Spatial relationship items
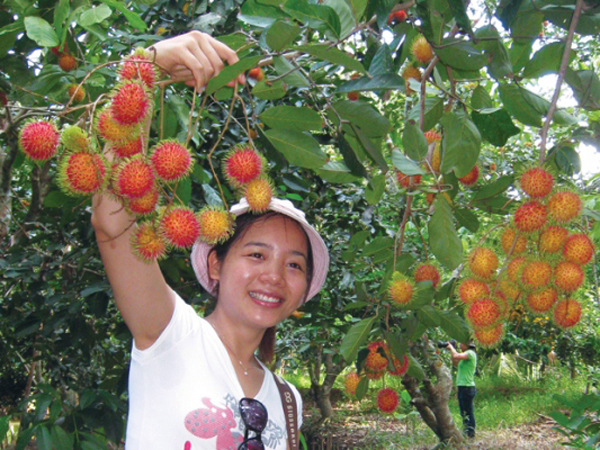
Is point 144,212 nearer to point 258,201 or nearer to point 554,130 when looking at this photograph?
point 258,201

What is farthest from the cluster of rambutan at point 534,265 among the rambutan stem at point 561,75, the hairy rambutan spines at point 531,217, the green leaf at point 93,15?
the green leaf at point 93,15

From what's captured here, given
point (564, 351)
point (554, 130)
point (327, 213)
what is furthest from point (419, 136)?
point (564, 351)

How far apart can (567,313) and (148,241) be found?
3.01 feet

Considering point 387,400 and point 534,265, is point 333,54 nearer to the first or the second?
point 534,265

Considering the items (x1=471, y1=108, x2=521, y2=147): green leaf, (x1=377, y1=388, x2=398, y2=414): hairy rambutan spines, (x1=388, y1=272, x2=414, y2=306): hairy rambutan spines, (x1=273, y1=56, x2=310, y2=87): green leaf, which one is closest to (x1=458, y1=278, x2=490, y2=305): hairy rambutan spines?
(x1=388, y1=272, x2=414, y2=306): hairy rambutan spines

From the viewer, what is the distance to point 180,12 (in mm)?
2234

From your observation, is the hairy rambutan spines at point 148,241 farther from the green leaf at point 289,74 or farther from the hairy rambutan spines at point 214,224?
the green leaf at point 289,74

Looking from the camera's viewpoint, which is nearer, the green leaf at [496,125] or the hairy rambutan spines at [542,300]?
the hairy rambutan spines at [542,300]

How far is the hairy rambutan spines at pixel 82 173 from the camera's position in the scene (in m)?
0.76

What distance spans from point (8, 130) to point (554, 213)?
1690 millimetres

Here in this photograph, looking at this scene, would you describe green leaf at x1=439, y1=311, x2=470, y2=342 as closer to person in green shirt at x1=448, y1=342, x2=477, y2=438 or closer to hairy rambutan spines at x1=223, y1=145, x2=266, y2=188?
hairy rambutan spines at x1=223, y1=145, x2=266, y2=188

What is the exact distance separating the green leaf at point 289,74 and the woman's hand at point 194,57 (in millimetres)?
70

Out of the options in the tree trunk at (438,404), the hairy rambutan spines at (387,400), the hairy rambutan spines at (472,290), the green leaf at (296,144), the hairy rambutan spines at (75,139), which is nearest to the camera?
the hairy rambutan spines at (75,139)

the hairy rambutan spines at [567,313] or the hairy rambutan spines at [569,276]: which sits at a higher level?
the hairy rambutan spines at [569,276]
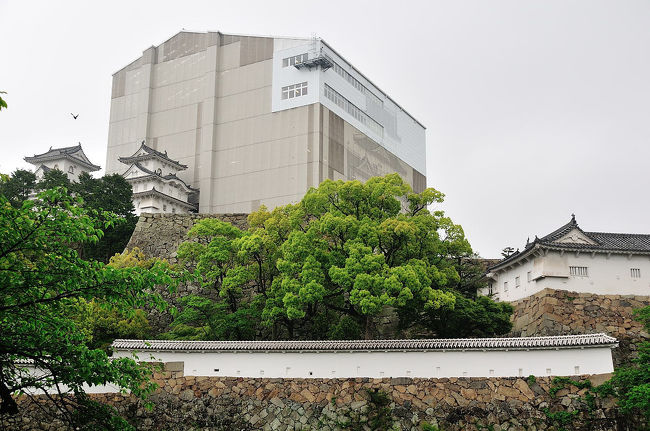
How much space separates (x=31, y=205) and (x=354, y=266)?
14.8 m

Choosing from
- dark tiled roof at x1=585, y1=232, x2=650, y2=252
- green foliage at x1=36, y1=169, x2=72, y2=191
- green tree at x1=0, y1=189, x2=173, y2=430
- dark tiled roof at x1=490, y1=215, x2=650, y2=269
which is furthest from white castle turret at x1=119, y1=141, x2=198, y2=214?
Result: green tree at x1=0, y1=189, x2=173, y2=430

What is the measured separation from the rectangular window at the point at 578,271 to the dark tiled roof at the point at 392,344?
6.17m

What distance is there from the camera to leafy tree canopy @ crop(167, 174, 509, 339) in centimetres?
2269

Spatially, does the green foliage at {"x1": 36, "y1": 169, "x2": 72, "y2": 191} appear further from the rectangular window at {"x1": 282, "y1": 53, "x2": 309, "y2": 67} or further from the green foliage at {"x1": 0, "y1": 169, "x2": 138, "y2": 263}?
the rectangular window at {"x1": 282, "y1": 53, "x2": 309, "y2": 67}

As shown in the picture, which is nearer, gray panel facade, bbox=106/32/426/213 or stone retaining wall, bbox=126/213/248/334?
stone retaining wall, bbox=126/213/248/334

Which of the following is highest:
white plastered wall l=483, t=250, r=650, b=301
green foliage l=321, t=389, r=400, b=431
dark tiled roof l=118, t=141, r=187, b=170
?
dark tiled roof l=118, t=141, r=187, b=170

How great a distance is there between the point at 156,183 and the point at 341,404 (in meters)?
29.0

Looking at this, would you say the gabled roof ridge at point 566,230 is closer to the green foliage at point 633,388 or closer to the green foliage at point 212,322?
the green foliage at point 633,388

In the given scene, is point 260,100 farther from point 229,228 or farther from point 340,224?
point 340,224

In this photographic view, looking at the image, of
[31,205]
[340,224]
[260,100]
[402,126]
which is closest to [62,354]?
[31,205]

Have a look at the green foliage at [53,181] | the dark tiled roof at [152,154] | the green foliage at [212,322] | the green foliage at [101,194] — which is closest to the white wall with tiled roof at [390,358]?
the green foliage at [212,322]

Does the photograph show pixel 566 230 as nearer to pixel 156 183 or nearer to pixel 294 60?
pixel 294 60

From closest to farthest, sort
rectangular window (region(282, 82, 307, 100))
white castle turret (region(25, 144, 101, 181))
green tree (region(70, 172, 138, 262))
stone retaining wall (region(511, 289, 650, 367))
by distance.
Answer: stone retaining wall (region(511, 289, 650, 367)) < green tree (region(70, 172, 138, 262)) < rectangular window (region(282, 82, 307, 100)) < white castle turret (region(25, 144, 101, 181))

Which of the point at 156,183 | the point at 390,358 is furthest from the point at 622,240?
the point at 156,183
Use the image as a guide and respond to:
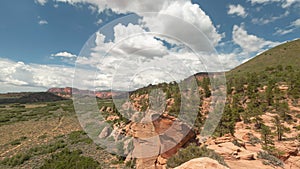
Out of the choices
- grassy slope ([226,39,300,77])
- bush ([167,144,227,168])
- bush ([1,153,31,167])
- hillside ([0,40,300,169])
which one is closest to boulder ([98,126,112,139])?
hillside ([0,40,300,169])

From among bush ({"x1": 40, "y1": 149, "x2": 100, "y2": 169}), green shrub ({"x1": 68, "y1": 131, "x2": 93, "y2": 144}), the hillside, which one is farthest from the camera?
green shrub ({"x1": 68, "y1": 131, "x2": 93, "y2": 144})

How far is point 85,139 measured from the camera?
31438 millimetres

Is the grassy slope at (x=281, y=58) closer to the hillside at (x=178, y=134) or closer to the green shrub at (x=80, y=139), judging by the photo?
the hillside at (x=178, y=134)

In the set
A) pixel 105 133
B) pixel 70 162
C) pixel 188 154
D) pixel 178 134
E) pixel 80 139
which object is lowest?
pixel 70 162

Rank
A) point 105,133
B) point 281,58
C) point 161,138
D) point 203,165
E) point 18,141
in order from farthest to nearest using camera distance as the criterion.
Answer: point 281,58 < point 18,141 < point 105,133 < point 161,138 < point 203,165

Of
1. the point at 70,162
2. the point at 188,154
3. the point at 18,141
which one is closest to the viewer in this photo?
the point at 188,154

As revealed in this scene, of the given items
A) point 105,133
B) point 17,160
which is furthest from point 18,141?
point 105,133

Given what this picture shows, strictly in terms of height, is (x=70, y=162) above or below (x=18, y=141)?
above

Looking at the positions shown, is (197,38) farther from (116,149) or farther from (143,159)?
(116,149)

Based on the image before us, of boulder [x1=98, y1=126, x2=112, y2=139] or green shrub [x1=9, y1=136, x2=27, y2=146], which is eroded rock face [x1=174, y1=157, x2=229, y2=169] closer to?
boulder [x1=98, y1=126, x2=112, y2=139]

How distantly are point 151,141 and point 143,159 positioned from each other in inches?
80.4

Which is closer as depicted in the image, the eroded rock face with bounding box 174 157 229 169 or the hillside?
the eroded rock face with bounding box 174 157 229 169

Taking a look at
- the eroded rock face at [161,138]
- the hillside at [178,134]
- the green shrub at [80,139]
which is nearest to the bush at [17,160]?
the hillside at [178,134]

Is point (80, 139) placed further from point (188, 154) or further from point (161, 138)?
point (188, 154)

---

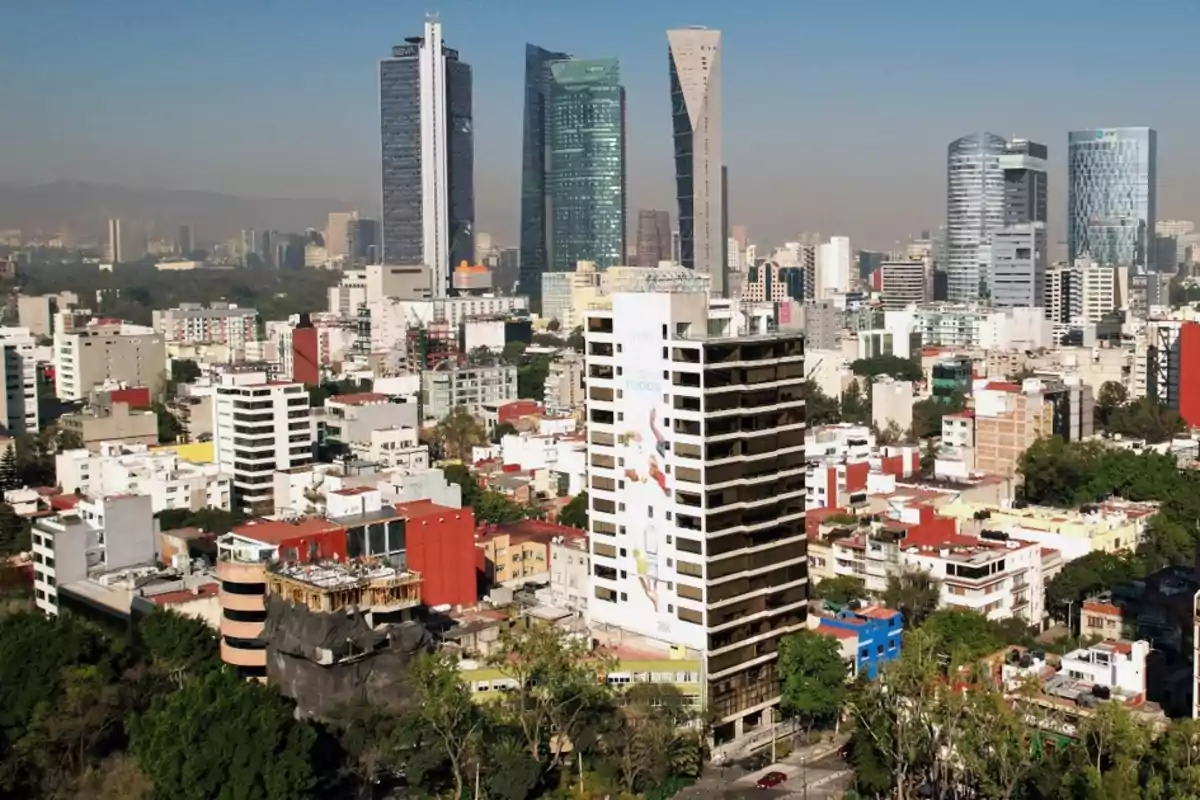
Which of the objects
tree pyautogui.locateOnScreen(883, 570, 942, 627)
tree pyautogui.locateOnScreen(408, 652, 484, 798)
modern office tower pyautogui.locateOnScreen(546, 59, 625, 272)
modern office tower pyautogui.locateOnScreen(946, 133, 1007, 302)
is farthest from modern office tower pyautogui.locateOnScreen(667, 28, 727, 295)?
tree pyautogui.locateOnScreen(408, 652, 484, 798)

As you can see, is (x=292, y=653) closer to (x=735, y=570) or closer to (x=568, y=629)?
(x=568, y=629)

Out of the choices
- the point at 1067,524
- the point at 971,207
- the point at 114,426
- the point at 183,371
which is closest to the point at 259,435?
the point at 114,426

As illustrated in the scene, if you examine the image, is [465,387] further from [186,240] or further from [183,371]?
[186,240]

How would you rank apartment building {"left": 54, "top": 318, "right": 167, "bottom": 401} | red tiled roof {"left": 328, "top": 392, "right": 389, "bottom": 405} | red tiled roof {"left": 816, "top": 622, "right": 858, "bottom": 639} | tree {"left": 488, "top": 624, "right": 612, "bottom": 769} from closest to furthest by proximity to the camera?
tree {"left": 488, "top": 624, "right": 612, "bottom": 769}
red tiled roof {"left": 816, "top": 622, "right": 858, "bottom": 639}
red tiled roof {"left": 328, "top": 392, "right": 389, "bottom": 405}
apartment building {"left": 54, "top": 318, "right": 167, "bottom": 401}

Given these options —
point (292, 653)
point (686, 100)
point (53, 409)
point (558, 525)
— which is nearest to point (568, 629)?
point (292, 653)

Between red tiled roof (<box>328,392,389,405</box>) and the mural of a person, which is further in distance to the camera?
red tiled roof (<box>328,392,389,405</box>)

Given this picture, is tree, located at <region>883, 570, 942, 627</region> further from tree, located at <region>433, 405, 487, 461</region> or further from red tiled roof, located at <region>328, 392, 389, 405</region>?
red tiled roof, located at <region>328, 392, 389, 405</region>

--

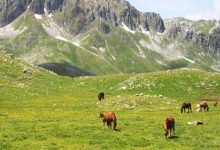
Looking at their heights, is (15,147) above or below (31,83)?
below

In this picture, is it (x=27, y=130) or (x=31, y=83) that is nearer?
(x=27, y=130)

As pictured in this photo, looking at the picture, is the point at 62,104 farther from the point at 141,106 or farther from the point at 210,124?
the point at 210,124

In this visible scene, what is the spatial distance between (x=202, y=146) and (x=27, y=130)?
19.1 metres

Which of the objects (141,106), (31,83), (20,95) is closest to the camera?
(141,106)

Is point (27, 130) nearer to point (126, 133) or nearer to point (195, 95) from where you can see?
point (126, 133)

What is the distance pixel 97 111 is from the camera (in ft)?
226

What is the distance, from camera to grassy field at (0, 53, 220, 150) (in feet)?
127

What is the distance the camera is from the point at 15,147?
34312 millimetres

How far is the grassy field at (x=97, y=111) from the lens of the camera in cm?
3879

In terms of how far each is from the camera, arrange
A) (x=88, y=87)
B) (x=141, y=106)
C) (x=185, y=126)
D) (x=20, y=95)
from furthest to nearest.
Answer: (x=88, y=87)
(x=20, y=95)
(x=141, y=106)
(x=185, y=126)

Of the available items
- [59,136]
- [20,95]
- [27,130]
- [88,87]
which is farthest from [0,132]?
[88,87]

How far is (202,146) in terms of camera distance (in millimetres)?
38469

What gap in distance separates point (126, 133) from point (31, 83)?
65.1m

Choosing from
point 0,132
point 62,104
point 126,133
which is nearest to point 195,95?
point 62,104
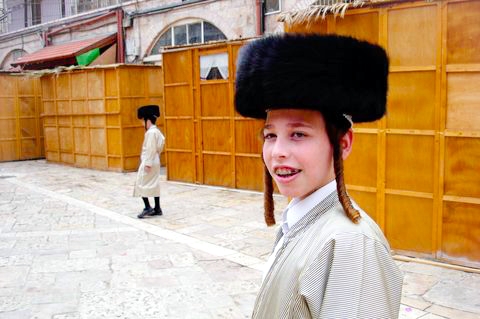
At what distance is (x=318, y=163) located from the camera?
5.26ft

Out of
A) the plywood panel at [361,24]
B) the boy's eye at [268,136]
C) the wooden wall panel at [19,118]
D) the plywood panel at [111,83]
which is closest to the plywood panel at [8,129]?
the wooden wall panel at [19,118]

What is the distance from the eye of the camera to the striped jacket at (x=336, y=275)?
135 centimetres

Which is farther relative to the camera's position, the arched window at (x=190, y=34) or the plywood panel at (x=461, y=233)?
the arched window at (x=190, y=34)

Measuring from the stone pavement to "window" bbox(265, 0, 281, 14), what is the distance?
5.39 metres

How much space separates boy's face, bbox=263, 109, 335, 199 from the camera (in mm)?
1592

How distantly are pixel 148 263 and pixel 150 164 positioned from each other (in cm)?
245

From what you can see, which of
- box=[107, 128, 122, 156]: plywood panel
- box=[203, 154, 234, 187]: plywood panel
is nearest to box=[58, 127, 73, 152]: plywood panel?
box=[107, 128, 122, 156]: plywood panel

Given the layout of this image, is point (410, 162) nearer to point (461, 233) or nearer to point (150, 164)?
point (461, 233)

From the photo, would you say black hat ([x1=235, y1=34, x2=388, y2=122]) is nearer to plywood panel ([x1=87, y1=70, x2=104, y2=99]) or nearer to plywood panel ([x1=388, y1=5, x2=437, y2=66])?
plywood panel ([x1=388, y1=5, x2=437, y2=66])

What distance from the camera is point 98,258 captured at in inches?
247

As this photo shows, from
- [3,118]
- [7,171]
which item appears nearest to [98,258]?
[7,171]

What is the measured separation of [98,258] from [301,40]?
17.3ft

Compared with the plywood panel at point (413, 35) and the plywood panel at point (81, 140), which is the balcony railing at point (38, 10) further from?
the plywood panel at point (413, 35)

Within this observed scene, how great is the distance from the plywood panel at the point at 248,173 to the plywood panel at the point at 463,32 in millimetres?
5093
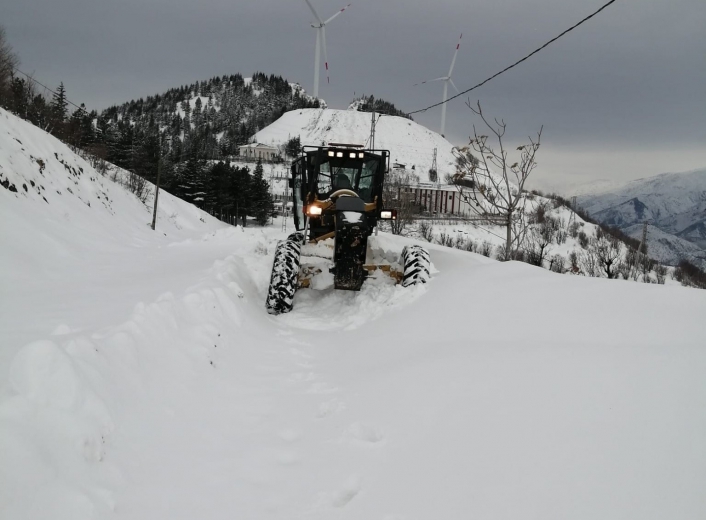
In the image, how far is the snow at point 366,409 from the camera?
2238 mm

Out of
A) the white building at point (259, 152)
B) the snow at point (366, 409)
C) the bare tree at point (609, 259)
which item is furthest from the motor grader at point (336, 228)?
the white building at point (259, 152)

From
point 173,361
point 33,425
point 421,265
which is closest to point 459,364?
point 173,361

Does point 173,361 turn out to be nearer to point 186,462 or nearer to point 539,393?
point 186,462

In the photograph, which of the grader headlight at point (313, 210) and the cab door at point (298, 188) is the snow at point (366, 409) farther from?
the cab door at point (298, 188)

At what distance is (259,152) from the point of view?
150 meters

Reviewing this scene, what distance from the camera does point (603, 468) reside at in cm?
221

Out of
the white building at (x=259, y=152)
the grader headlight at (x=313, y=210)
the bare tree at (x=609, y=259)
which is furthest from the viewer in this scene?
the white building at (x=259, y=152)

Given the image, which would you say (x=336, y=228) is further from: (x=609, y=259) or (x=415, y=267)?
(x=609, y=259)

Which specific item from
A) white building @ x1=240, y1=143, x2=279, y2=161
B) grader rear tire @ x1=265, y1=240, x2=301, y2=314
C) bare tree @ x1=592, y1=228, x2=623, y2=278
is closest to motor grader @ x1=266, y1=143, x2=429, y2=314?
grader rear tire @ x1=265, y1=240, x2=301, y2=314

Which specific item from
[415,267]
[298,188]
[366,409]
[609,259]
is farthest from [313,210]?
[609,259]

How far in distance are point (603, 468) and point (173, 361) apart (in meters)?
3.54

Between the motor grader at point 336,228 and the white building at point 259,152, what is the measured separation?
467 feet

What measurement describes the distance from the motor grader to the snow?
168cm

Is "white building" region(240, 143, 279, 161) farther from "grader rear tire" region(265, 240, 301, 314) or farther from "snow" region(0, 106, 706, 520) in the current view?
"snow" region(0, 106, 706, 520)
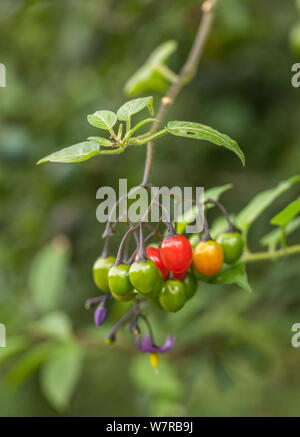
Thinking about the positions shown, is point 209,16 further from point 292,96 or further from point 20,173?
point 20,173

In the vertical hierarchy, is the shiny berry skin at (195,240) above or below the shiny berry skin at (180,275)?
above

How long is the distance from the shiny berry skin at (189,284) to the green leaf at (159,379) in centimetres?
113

PROBLEM DESCRIPTION: Locate every line in the items above that contains the word "office" and copy each one in full. Case counts.

REPLY:
modern office tower pyautogui.locateOnScreen(546, 59, 625, 272)
modern office tower pyautogui.locateOnScreen(946, 133, 1007, 302)
is farthest from modern office tower pyautogui.locateOnScreen(667, 28, 727, 295)?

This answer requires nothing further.